Any help anyone could offer would be GREATLY appreciated! Thanks ahead of time!

-PhantomRaven13


----------



## TerryNet (Mar 23, 2005)

The problem is only with Wi-Fi; no problem with devices connected by ethernet to the Pace?

What (IPv4) LAN subnet is the Pace using and what is the Grandstream using? If they are the same that possibly is the cause of the problem.

Please attach a screen shot of the Networks page (don't collapse the Radar, Connection or Signal History) of the Xirrus Wi-Fi Inspector. If you don't have a satisfactory email address (e.g., from your ISP) you could try http://www.pcworld.com/article/231780/xirrus_wifi_inspector.html. If you need help with a screen shot see TSG Posting a Screenshot. FWIW to take screen shots with Windows 8 or 7 or Vista I prefer to use the built-in Snipping Tool.


----------



## TerryNet (Mar 23, 2005)

I merged your threads here. Please do not start multiple threads on the same topic.


----------



## PhantomRaven13 (Aug 13, 2014)

TerryNet said:


> The problem is only with Wi-Fi; no problem with devices connected by ethernet to the Pace?
> 
> What (IPv4) LAN subnet is the Pace using and what is the Grandstream using? If they are the same that possibly is the cause of the problem.
> 
> Please attach a screen shot of the Networks page (don't collapse the Radar, Connection or Signal History) of the Xirrus Wi-Fi Inspector.

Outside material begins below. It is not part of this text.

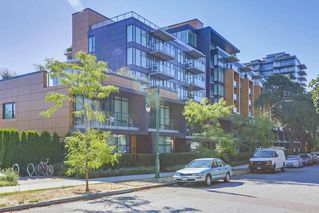 "Photo 17: 918 8488 CORNISH Street in Vancouver: S.W. Marine Condo for sale in ""G70 Cornish Estates"" (Vancouver West)  : MLS®# R2295195"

If you don't have a satisfactory email address (e.g., from your ISP) you could try http://www.pcworld.com/article/231780/xirrus_wifi_inspector.html. If you need help with a screen shot see TSG Posting a Screenshot. FWIW to take screen shots with Windows 8 or 7 or Vista I prefer to use the built-in Snipping Tool.


As far as I'm aware, all devices are functioning as they should. All connections to the Pace are relatively new and all Ethernet cables are no older than maybe 3 years.

Now...as for the issue of what the LAN subnet might be for either device, at this point I honestly have no clue how I would go about finding it on either device.


----------



## TerryNet (Mar 23, 2005)

I'll take that as a 'yes' to "The problem is only with Wi-Fi; no problem with devices connected by ethernet to the Pace?".

Do your phones include a 2.4 GHz cordless?


----------



## PhantomRaven13 (Aug 13, 2014)

TerryNet said:


> I'll take that as a 'yes' to "The problem is only with Wi-Fi; no problem with devices connected by ethernet to the Pace?".
> 
> Do your phones include a 2.4 GHz cordless?


Yeah...just the WiFi as far as anyone can tell, and yeah we have a couple of cordless phones around here, but I doubt that's the issue. Like I posted before, we had no issues with WiFi connectivity when we were running the signal through our old Netgear N300...it's only since the Pace got involved that the issues started.


----------



## TerryNet (Mar 23, 2005)

And you're using the same channel?


----------



## PhantomRaven13 (Aug 13, 2014)

I honestly have no clue if they are or how to even figure that out really.


----------



## TerryNet (Mar 23, 2005)

For when you are having the problem: Please attach a screen shot of the Networks page (don't collapse the Radar, Connection or Signal History) of the Xirrus Wi-Fi Inspector. If you don't have a satisfactory email address (e.g., from your ISP) you could try http://www.pcworld.com/article/231780/xirrus_wifi_inspector.html. If you need help with a screen shot see TSG Posting a Screenshot. FWIW to take screen shots with Windows 8 or 7 or Vista I prefer to use the built-in Snipping Tool.


----------



## PhantomRaven13 (Aug 13, 2014)

TerryNet said:


> For when you are having the problem: Please attach a screen shot of the Networks page (don't collapse the Radar, Connection or Signal History) of the Xirrus Wi-Fi Inspector. If you don't have a satisfactory email address (e.g., from your ISP) you could try http://www.pcworld.com/article/231780/xirrus_wifi_inspector.html. If you need help with a screen shot see TSG Posting a Screenshot. FWIW to take screen shots with Windows 8 or 7 or Vista I prefer to use the built-in Snipping Tool.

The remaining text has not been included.